Cingular's Cap-Ex May Drop 20% in '07, Lehman Says

Cingular Wireless Inc., the largest U.S. mobile-phone carrier, will probably reduce its capital spending by as much as 20 percent next year as the company slows the pace of network upgrades, Lehman Brothers Holdings Inc. said.

Spending by Cingular will drop from the $7.5 billion anticipated in 2006, Blake Bath, an analyst at Lehman in Washington, said in a note to clients today, citing conversations with Cingular management.

Cingular is nearing the completion of the upgrade of its network to third-generation technology, enabling high-speed Internet connections and allowing more data traffic. The company is also near the end of integrating its systems with those of AT&T Wireless Services Inc., which Atlanta-based Cingular bought for $41 billion in October 2004.

The slowdown in spending is likely to hurt Powerwave Technologies Inc. (PWAV), as well as Tellabs Inc. (TLAB) and ADC Communications Inc., Bath said.

Cingular already indicated it will slow spending. Chief Financial Officer Peter Ritcher in January said the company will spend $7 billion to $7.5 billion this year on network upgrades, then reduce outlays starting in 2007. Cingular spent $7.48 billion on upgrades in 2005, including so-called third-generation broadband wireless services that were introduced in 16 cities.

(Provided information)
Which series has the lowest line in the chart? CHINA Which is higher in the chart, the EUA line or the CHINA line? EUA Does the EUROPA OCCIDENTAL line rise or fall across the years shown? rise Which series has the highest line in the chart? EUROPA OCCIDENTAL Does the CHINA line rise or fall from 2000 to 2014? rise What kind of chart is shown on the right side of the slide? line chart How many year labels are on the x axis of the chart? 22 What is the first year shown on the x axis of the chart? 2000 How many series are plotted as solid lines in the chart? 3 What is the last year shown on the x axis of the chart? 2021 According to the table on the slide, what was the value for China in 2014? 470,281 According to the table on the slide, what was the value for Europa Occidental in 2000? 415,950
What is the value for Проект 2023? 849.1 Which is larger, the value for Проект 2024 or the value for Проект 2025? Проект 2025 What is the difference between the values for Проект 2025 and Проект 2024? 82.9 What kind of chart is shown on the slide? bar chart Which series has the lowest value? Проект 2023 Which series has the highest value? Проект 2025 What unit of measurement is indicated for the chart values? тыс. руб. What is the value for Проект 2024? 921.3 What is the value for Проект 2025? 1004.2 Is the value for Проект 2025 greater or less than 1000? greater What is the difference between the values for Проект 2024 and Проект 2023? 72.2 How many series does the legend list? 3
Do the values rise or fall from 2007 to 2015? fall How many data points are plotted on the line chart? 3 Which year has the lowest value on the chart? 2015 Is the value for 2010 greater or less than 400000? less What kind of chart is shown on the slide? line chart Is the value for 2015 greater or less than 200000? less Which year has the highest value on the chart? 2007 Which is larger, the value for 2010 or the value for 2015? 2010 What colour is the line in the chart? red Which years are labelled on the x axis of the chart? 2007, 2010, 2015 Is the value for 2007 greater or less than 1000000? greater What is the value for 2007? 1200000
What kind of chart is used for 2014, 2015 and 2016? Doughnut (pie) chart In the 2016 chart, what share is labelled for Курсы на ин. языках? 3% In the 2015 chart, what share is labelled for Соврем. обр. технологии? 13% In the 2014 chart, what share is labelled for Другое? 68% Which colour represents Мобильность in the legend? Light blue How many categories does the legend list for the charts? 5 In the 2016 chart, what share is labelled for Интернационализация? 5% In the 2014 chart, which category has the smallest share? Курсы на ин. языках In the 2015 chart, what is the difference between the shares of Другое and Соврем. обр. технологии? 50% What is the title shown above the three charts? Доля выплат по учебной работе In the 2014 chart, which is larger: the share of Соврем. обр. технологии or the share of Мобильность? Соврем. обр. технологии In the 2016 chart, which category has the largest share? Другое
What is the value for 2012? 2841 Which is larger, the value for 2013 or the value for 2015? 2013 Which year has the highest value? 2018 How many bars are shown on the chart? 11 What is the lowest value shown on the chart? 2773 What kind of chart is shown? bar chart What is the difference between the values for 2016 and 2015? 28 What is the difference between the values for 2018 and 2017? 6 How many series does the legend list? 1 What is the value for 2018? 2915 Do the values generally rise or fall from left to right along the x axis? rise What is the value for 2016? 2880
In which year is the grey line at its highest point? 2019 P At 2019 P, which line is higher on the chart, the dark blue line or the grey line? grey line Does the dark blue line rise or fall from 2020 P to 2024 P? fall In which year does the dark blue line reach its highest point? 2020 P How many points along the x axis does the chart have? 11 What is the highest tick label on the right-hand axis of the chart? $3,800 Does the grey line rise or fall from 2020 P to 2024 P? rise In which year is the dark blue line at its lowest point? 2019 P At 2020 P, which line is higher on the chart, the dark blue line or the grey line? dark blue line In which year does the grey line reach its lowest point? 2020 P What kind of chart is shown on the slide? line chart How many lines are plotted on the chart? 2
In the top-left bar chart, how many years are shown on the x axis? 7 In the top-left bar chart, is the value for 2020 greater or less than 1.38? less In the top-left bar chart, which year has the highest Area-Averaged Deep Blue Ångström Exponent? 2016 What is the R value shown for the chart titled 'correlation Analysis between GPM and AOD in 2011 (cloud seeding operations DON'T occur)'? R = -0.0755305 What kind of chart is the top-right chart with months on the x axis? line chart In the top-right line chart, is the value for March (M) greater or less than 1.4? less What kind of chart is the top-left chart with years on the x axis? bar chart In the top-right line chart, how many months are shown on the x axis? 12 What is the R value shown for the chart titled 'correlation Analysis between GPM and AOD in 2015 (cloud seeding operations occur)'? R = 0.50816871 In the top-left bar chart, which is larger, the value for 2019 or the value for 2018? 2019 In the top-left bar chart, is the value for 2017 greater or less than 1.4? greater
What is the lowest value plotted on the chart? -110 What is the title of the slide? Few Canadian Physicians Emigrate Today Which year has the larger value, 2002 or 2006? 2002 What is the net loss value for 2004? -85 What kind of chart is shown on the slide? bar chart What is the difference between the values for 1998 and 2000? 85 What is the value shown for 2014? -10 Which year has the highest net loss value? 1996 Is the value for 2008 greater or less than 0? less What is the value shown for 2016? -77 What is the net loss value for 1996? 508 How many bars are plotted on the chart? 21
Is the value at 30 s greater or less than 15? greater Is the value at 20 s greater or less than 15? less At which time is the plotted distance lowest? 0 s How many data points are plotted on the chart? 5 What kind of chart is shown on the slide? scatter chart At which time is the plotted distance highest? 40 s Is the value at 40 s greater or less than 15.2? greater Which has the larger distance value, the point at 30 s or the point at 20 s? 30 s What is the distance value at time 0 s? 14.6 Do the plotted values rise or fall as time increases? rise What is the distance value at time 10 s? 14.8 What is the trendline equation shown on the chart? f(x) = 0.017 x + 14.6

(Tasks for this exercise)
**1.** Reproduce the Cingular spending article word for word from "Spending by Cingular" to "in October 2004.".
**2.** According to the Cingular spending article, how much did Cingular pay for AT&T Wireless Services Inc., and when?
**3.** Continue the article on Cingular's capital spending from its final sentence.

(Written answers)
**1.**
Spending by Cingular will drop from the $7.5 billion anticipated in 2006, Blake Bath, an analyst at Lehman in Washington, said in a note to clients today, citing conversations with Cingular management.

Cingular is nearing the completion of the upgrade of its network to third-generation technology, enabling high-speed Internet connections and allowing more data traffic. The company is also near the end of integrating its systems with those of AT&T Wireless Services Inc., which Atlanta-based Cingular bought for $41 billion in October 2004.

**2.** Cingular paid $41 billion for AT&T Wireless Services Inc. in October 2004.

**3.**
The decline may be offset by T-Mobile USA Inc., Sprint Nextel Corp. and Verizon Communications Inc., which will probably increase spending, Blake said. This should lead to overall growth in U.S. wireless industry capital spending of 2 percent to 4 percent to about $27.5 billion in 2007, he said.

Shares

Cingular is a joint venture between AT&T Inc. (T) and BellSouth Corp. Shares of San Antonio-based AT&T rose 9 cents to $27.66, allowing for the payment of a 33.25 cent dividend, at 4:01 p.m. in New York Stock Exchange composite trading. Atlanta-based BellSouth rose 10 cents to $36.29.

Santa Ana, California-based Powerwave shares fell 20 cents to $8.88 in Nasdaq Stock Market composite trading. Naperville, Illinois-based Tellabs rose 28 cents to $13.26, and Eden Prairie, Minnesota-based ADC rose 15 cents to $16.36.

Clay Owen, a spokesman for Cingular, said he didn't have an immediate comment. Lu Johnson, a spokeswoman for ADC, wasn't available to comment. Calls to Powerwave's investor relations department weren't immediately returned.